Re-labling custom dataset with Prodigy

Hello!
I was wondering if I can load my own dataset (text and labels - IOB scheme at the moment) in Prodigy and if labeled entities will be highlighted?
Text was labeled with prediction by PyTorch model and I wanted to load it in Prodigy, to see labels already highlighted and to check if everything is correctly labeled and if not - correct it.
Is it possible? At the moment I have two files - one with text (sentence per line), the other one only with labels of type: (O O O B-MTRL I-MTRL O O) per line.

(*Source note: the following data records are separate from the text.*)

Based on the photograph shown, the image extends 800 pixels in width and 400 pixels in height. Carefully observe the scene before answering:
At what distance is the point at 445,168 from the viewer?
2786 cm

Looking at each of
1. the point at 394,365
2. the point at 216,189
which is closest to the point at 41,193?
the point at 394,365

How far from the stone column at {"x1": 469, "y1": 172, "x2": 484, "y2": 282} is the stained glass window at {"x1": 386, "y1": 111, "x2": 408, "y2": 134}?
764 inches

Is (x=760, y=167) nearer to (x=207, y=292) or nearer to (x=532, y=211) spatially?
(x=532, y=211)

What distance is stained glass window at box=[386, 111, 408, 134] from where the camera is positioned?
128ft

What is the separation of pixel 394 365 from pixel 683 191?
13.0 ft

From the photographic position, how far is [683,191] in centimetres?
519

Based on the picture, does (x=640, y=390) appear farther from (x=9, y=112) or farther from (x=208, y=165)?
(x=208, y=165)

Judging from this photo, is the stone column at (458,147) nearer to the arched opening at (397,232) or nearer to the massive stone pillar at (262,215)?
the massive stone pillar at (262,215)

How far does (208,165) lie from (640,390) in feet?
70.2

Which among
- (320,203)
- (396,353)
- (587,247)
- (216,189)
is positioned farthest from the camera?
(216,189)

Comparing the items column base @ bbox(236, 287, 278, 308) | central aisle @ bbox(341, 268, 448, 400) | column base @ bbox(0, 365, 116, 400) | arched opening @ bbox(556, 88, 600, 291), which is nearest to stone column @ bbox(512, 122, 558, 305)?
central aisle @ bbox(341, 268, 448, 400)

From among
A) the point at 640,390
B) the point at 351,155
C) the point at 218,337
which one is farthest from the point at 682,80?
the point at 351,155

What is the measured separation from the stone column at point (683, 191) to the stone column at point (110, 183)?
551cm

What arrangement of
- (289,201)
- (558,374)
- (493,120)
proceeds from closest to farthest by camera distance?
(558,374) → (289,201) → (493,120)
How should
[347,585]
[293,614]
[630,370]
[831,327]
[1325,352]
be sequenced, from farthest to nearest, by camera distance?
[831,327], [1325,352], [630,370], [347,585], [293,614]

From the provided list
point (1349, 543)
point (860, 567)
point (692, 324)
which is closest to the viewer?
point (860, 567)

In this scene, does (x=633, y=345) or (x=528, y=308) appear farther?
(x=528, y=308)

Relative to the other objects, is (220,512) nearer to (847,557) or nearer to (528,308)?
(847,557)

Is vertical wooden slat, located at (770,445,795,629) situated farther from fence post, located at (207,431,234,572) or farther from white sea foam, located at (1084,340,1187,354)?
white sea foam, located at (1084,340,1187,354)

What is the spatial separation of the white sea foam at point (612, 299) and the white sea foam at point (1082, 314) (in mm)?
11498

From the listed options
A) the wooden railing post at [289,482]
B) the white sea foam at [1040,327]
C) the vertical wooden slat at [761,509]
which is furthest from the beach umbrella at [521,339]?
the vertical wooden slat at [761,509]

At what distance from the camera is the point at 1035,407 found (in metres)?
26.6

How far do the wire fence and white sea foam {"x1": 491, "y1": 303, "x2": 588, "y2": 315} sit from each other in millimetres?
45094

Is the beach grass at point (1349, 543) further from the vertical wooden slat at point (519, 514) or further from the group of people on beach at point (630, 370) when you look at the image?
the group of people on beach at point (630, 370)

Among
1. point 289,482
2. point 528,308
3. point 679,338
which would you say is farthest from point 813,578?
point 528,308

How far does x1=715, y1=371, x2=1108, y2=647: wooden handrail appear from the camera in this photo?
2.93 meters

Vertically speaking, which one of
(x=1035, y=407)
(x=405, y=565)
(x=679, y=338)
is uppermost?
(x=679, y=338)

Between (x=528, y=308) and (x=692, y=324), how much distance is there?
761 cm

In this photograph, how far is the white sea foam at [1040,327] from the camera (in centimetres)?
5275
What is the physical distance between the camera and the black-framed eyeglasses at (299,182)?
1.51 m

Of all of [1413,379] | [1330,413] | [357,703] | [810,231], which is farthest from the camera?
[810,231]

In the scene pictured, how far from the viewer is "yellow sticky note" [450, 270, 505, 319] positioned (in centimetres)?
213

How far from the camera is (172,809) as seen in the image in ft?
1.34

Do I need to change format to dictionary of text, tokens, spans before loading it with db-in?

Hi!

I think the best option for you would be to further preprocess the already labeled texts that you have, convert them into Prodigy format and then use ner.manual to correct them.

The target output format you want to obtain is something like the following. I added newlines for readability here, but ideally you'd have this in a JSONL file without any enters per text example:

{"text":"We are visiting London and Berlin tomorrow", 

"tokens":[{"text":"We","start":0,"end":2,"id":0},
{"text":"are","start":3,"end":6,"id":1},
{"text":"visiting","start":7,"end":15,"id":2},
{"text":"London","start":16,"end":22,"id":3},
{"text":"and","start":23,"end":26,"id":4},
{"text":"Berlin","start":27,"end":33,"id":5},
{"text":"tomorrow","start":34,"end":42,"id":6}], 

"spans": [{"start":16,"end":22,"label":"CITY"},
{"start":27,"end":33,"label":"CITY"}]}

Then if you'd run

 prodigy ner.manual output_db blank:en input_annotated_texts.jsonl -l CITY

You'd get:
afbeelding

And then you can either hit "accept" if it's all good, or correct the annotations/labels first.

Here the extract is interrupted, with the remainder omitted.